Yipppeeeeee!!! The cook is back! Finally I can stop being one of those women from ‘Kyunki saas bhi kabhi bahu thi’ serials who wake up at 6:30 in the morning to cook the lunchtime meal to Baton to the family before they depart on their various daily duties. Finally I can get to my lovely wellness studio for Pregnant women without smelling like onions and garlic! Finally I can get home to a house with fragrant aromas rather than having to create them myself.
The man left me (I’m talking about the cook and this may look like a drastic statement to you but for a working mom of two, we really value our house support) about a month ago saying he was going for 5 days only. Typical man, making promises he can’t keep; I should have known better. But each day as I racked my brain on what to make for each meal which happened to roll around just as the last one was over, I looked longingly at the door, hoping he would walk through it.
I have been known to say many times I would rather give both Man of my Dreams and my brother away than lose the cook…but the last month I have oscillating between strangling him with my bare hands when he returned and begging him never to leave me again. It’s not that I don’t like cooking; in fact it is one of my favourite past times and I am not too shy to admit that I do a fairly decent job of it as well, but having to do it alongside working outside home all day, caring for two children, doing the rounds of football and music classes as well as balancing homework with household errands is not pleasurable.
You realise just how dependant you are on your household help if you are a working mom living in a nuclear family; they become your ability to keep all the balls in the air and if you treat them right, they break down your barriers enabling a strong emotional connect as well.
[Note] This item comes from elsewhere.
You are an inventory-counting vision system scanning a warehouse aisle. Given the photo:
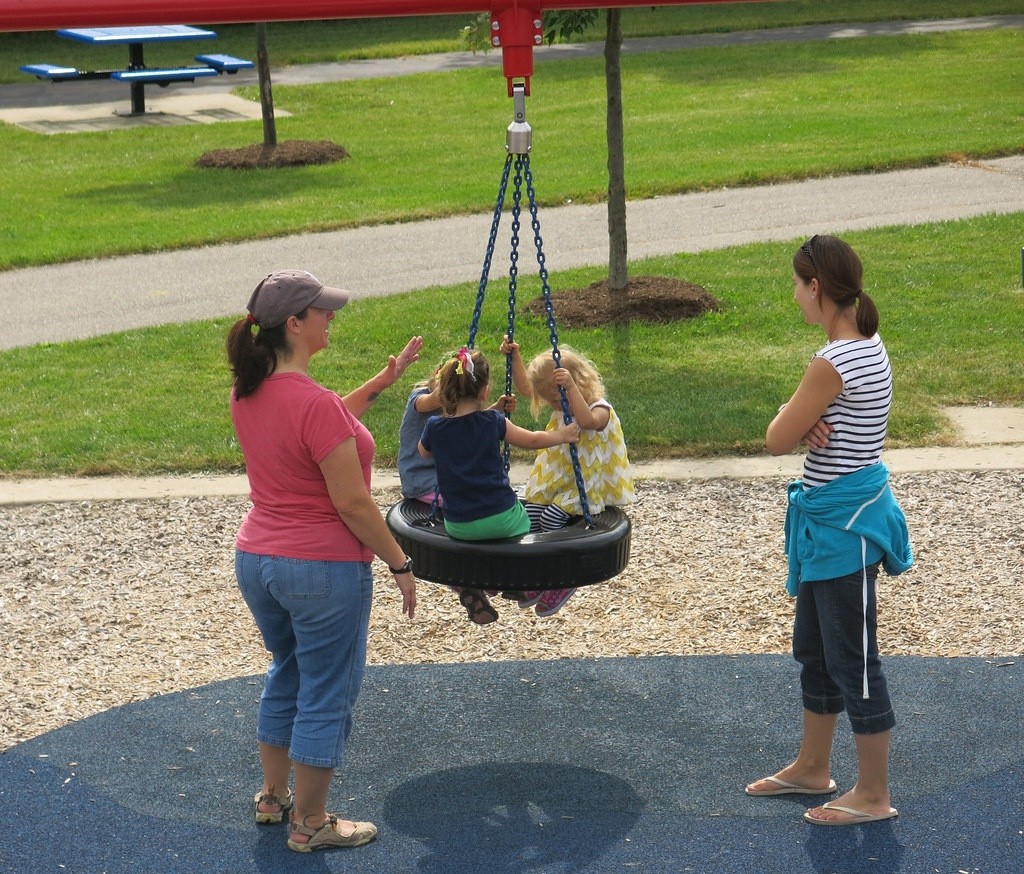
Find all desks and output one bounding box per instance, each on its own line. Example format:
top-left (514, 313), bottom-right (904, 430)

The other task I must admit I do not take to like a baby to bathwater(ha ha ha, in my line of work, that is definitely pun intended!) is financial year budgeting. This is not household hisab kitab I’m talking about. Although as Business Head, I am still not ashamed to say that my budget sheet may look a bit like the hisab kitab I maintain at home and this is because – every rupee is accounted for. Does anything else really matter? To be fair, my organisation is completely supportive (the finance team will definitely get a treat for putting up with repeated stupid questions and giving patient answers) as they know what I can deliver, I do deliver. However, Boss has been out of town (I wonder….) this entire budgeting period and I had no choice but to swim (I mean, Supermoms DO NOT drown after all)! So many panic attacks, hysterical phone calls and drafter resignation letters, I got through my first proper Budget! Well done (patting myself on my own back)!!!
Moral of the story being – if you’re gonna teach your kids to learn, practice and achieve on their own, you gotta set an example.
I can survive without the cook (and I say this from the position of strength that he is back)and I can (with all the help form the finance team – please don;t ever leave me) put a budget together! Supermoms do not fear. They take it head on.